Indian Mound Mall is a shopping center located in Heath, Ohio. It opened its doors on October 23, 1986. The mall's current anchor stores are AMC Theatre, Big Sandy Superstore, Altitude Trampoline Park, Dick's Sporting Goods, and JCPenney. There is one vacant anchor, formerly occupied by Sears.

History
Indian Mound Mall opened its doors on October 23, 1986, becoming the second indoor shopping mall in Licking County. The mall's first logo consisted of a circle with lines, and a feather that represents the native American Indian, which has "Indian Mound Mall" written on it. The original anchor stores consisted of the following: Elder-Beerman, JCPenney, Lazarus, and Hills. Crown Cinema was added to the rear of the mall in 1988. A fountain was originally located in the center of the mall from 1986 to 1997. The same year the fountain was removed, the mall added Sears to replace a freestanding store nearby, and the Crown Theaters expanded from six screens to eleven screens, which became a Hollywood Theater. In 2016, AMC Theatres bought the Hollywood Theater. In 1998, Elder-Beerman was expanded, and later closed on August 26, 2018, adding .

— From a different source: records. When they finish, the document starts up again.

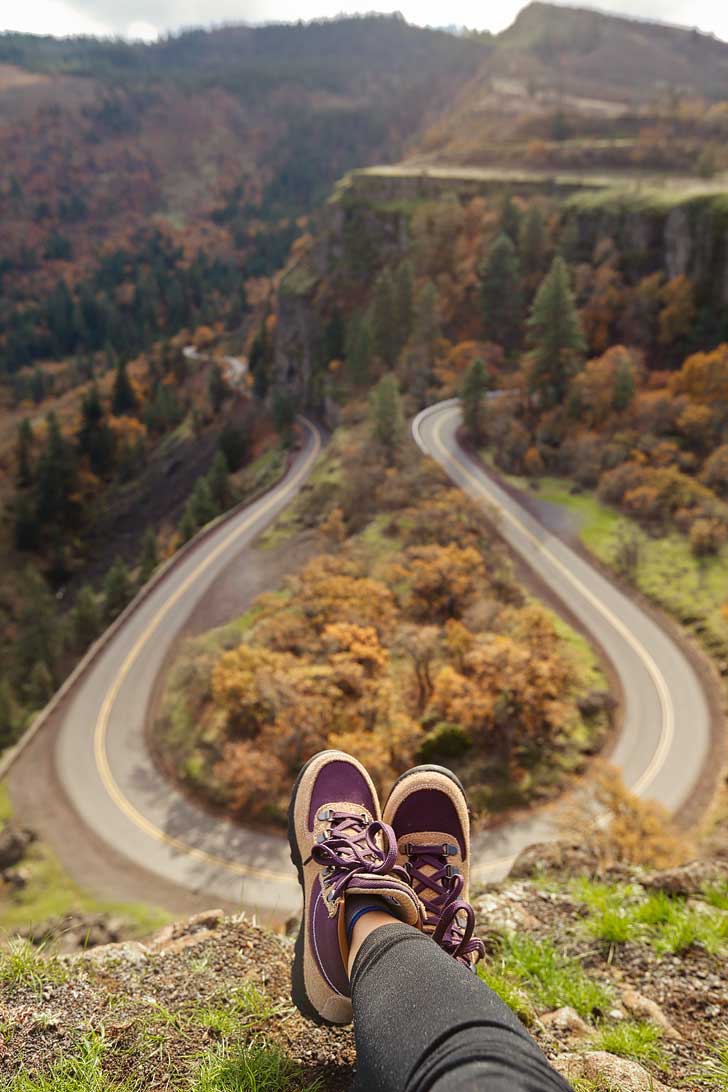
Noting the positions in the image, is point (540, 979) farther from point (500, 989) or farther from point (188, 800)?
point (188, 800)

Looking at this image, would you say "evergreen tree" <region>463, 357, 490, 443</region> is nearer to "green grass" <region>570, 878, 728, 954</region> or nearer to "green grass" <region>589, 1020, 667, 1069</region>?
"green grass" <region>570, 878, 728, 954</region>

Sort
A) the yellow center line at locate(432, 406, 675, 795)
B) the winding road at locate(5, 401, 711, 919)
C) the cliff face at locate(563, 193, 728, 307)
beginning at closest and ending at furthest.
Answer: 1. the winding road at locate(5, 401, 711, 919)
2. the yellow center line at locate(432, 406, 675, 795)
3. the cliff face at locate(563, 193, 728, 307)

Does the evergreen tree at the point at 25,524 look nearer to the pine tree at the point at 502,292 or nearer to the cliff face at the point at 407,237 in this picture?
the cliff face at the point at 407,237

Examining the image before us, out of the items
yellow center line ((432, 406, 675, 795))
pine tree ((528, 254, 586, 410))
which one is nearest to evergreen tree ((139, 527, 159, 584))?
yellow center line ((432, 406, 675, 795))

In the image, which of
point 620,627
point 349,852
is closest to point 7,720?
point 620,627

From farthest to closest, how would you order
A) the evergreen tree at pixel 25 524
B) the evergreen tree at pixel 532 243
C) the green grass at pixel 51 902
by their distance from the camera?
the evergreen tree at pixel 25 524
the evergreen tree at pixel 532 243
the green grass at pixel 51 902

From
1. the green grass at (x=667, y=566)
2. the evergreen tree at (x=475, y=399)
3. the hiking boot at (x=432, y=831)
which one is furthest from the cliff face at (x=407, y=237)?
the hiking boot at (x=432, y=831)

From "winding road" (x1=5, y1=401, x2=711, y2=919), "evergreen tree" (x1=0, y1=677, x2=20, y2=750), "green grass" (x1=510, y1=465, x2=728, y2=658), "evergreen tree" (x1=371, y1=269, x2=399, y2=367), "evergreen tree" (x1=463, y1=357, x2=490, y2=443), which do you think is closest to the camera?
"winding road" (x1=5, y1=401, x2=711, y2=919)

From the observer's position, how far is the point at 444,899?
414 centimetres

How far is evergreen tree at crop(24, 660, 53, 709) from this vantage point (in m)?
39.5

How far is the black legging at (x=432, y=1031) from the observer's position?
2127mm

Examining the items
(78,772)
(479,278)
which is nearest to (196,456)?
(479,278)

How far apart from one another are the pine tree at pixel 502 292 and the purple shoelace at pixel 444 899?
56.8 m

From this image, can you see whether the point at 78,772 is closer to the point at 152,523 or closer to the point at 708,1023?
the point at 708,1023
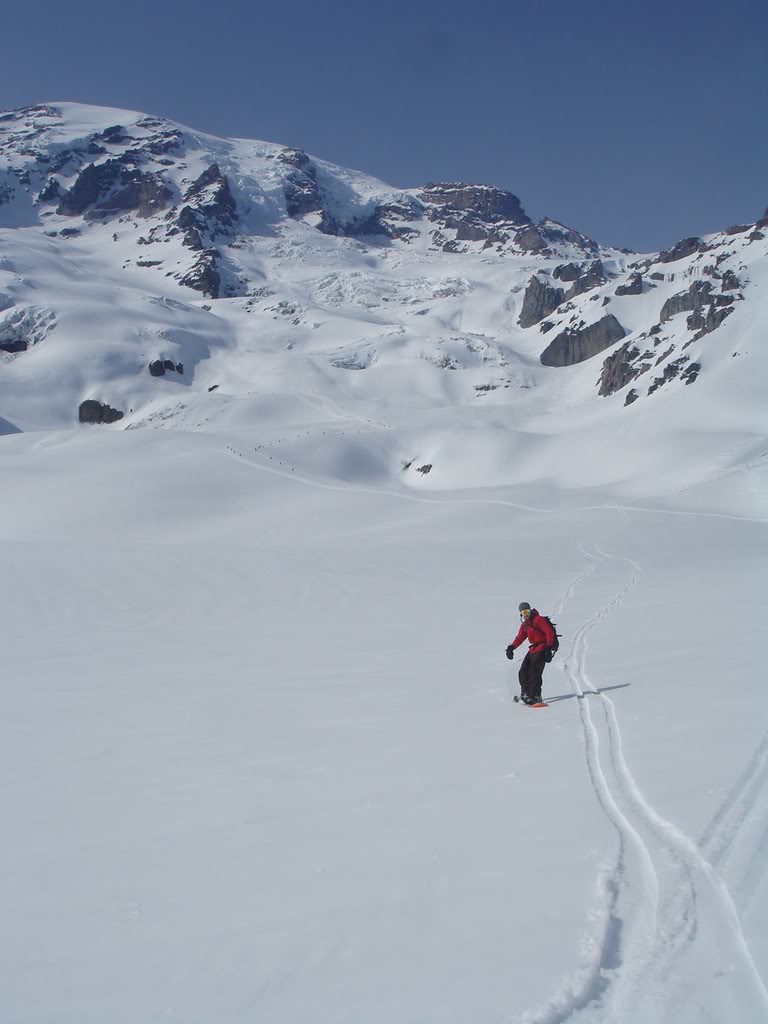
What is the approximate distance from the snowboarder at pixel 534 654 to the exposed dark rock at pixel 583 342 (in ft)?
288

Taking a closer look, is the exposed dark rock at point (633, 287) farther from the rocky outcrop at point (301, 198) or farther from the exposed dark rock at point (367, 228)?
the rocky outcrop at point (301, 198)

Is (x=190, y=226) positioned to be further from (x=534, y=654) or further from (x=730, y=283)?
(x=534, y=654)

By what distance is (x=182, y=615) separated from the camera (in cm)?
1652

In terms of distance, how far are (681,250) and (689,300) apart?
29.0 metres

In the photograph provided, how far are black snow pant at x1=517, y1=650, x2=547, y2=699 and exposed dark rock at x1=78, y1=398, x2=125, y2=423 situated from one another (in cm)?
7651

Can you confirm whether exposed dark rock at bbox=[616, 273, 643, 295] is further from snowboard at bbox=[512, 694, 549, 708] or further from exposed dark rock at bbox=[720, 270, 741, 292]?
snowboard at bbox=[512, 694, 549, 708]

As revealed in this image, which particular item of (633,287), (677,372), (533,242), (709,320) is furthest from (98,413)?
(533,242)

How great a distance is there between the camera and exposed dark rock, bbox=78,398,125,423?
78.6 meters

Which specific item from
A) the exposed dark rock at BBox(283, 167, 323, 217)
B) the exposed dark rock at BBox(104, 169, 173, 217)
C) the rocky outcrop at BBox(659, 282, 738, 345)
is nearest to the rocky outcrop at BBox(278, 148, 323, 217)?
the exposed dark rock at BBox(283, 167, 323, 217)

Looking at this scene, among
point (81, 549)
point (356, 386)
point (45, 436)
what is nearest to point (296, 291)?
point (356, 386)

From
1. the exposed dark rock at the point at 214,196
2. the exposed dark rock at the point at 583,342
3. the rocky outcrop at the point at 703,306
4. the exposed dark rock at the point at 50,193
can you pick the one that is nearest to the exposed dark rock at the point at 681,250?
the exposed dark rock at the point at 583,342

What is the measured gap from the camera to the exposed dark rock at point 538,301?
11575 centimetres

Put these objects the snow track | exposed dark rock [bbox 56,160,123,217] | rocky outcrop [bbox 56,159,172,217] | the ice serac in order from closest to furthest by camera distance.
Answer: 1. the snow track
2. the ice serac
3. rocky outcrop [bbox 56,159,172,217]
4. exposed dark rock [bbox 56,160,123,217]

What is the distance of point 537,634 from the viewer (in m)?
8.80
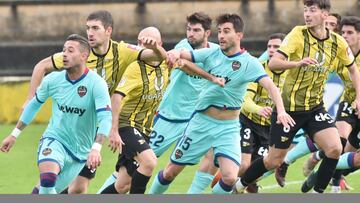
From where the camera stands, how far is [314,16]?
37.3ft

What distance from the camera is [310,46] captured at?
11.4 meters

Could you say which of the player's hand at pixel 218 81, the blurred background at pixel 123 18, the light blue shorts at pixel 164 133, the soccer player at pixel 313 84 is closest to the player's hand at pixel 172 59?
the player's hand at pixel 218 81

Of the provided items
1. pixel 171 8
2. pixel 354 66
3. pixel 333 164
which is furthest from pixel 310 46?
pixel 171 8

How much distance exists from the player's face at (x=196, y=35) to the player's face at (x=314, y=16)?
1394mm

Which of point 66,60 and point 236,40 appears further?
point 236,40

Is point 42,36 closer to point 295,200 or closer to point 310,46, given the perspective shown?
point 310,46

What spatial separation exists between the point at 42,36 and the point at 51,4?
836 millimetres

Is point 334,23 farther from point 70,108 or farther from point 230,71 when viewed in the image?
point 70,108

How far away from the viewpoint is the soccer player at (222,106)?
10.9 metres

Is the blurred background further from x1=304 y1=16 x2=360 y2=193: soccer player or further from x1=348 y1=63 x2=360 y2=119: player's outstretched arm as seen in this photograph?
x1=348 y1=63 x2=360 y2=119: player's outstretched arm

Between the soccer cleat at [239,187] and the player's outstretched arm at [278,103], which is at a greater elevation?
the player's outstretched arm at [278,103]

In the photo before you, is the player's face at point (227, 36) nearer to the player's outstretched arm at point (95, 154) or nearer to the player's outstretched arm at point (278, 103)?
the player's outstretched arm at point (278, 103)

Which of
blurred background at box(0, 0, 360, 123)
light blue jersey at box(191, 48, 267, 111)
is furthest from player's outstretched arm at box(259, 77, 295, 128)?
blurred background at box(0, 0, 360, 123)

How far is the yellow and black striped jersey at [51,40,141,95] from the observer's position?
36.6 ft
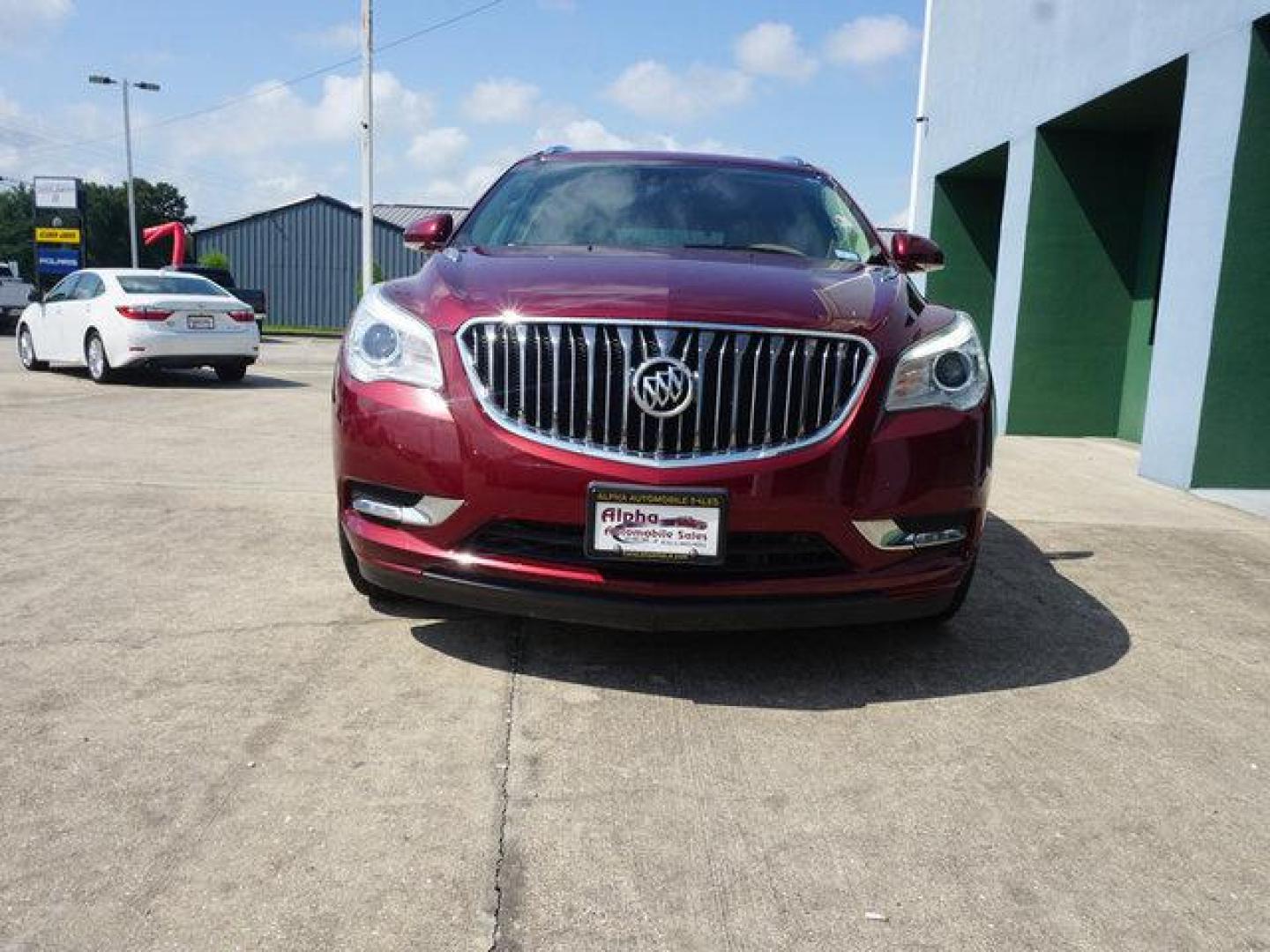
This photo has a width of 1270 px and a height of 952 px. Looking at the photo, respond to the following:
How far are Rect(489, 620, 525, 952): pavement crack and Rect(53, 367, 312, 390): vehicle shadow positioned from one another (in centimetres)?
951

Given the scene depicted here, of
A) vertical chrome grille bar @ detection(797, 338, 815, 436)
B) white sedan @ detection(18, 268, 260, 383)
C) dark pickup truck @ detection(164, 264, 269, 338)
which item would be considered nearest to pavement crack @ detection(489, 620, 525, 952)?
vertical chrome grille bar @ detection(797, 338, 815, 436)

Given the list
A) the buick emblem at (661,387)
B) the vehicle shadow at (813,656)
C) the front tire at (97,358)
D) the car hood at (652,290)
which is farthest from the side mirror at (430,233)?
the front tire at (97,358)

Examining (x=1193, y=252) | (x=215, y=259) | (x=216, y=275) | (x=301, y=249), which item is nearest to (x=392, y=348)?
(x=1193, y=252)

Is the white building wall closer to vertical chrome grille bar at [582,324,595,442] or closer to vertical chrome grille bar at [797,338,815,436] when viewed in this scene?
vertical chrome grille bar at [797,338,815,436]

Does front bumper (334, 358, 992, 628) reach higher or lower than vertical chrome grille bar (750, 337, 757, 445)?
lower

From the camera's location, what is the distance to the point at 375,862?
2115 millimetres

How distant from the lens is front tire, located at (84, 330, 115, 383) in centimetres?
1155

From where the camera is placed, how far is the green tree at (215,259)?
135 feet

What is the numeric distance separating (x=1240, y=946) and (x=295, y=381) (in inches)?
505

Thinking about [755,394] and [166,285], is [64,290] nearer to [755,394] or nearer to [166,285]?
[166,285]

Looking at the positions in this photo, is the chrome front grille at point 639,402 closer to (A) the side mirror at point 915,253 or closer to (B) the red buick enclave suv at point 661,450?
(B) the red buick enclave suv at point 661,450

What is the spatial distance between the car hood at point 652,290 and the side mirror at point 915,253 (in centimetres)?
75

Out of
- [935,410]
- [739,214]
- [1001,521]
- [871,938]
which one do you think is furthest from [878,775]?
[1001,521]

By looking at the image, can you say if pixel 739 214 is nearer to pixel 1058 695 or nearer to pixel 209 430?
pixel 1058 695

Target opened next to the mall in July 1995. In 1999, Hills was replaced by Ames, which in turn closed in 2002. Steve & Barry's moved into the empty store in 2004. Lazarus closed in 2004, becoming Goody's the following year. Goody's closed at the end of May 2008, and became Dick's Sporting Goods in 2011. Steve & Barry's was replaced in 2017 by Big Sandy. It was announced in early February that Lee's Kitchen Chinese restaurant would close marking the last restaurant in the Food Court. Lee's kitchen closed in early March 2020. And put a spiral of closures, when Seraphinas coffee shop closed in 2014, after being in the Food Court for over 2 years. That all changed after Osaka Japanese Grill closed up shop after a 20 year run at Indian Mound Mall in 2018. FYE left the same year 2 weeks after Osaka Grill closed. There is even a Developmental Disability center in the mall called Blend, which opened in the old Master cuts portion of the Big Sandy section of the mall.

On August 31, 2019, it was announced that Sears would be closing this location a part of a plan to close 92 stores nationwide. The store closed in December of that year.

The newest anchor Altitude Trampoline Park opened its doors November 18, 2020 in a portion of the old Elder-Beerman space. Apex Fitness Center is now open 24-hours a day for clients to work out and train.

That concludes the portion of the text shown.